▶ [DATA FOR THIS TASK]:
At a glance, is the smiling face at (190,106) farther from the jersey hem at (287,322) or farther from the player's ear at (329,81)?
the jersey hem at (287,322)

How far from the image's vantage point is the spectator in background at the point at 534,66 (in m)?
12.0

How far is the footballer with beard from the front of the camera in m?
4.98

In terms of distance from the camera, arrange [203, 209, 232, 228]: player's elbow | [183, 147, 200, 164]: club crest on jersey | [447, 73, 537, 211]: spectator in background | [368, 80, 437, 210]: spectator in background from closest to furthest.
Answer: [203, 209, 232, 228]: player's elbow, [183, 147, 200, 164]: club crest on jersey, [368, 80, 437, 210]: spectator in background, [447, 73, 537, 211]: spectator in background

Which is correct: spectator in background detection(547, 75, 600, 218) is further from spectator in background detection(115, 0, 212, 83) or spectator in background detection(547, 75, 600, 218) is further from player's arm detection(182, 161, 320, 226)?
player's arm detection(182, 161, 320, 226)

---

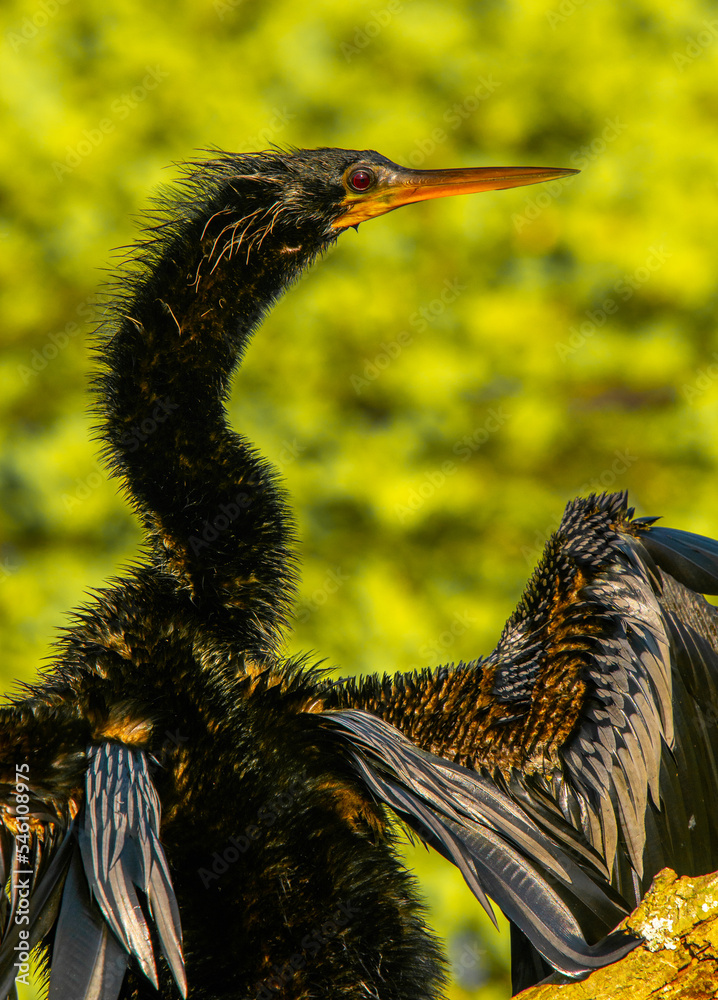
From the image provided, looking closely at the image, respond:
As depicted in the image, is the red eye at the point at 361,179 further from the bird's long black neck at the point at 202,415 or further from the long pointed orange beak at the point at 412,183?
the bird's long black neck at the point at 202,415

---

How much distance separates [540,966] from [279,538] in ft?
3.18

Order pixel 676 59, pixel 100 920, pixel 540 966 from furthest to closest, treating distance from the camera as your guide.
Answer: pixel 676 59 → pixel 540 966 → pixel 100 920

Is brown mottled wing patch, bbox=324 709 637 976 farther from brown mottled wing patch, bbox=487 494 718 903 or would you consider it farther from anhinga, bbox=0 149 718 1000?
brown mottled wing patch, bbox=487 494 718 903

▶ [EXERCISE PROMPT]: Pull out every line above that contains the string "long", matching case exactly.

▶ [TASK RESPONSE]:
As depicted in the image, is the red eye at the point at 361,179 further from the bird's long black neck at the point at 202,415 or further from the long pointed orange beak at the point at 412,183?
the bird's long black neck at the point at 202,415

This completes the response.